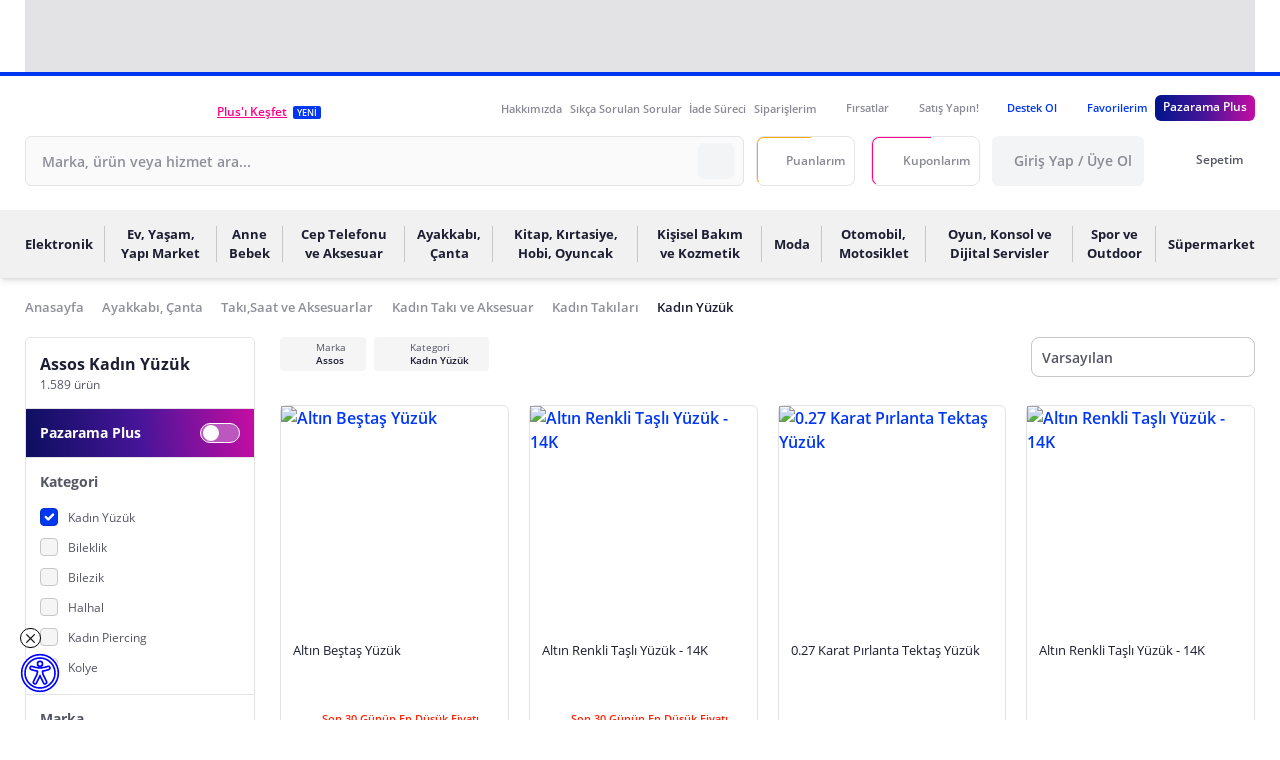

--- FILE ---
content_type: application/javascript
request_url: https://js.pzrmcdn.com/asset/_pzweb/js/pz-f99713c.modern.js
body_size: 108
content:
(window.webpackJsonp=window.webpackJsonp||[]).push([[187],{2176:function(t,e,n){"use strict";n.r(e);var s={name:"Default"},a=n(4),l=Object(a.a)(s,(function(){return(0,this._self._c)("div",{staticClass:"product-filter-sidebar__wrapper"},[this._t("default")],2)}),[],!1,null,null,null);e.default=l.exports}}]);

**EXERCISE PROMPT**
What is needed here is an exact copy of every record, with the pictures left out.

**SOLVED PROBLEM**
--- FILE ---
content_type: application/javascript
request_url: https://js.pzrmcdn.com/asset/_pzweb/js/pz-f99713c.modern.js
body_size: 108
content:
(window.webpackJsonp=window.webpackJsonp||[]).push([[187],{2176:function(t,e,n){"use strict";n.r(e);var s={name:"Default"},a=n(4),l=Object(a.a)(s,(function(){return(0,this._self._c)("div",{staticClass:"product-filter-sidebar__wrapper"},[this._t("default")],2)}),[],!1,null,null,null);e.default=l.exports}}]);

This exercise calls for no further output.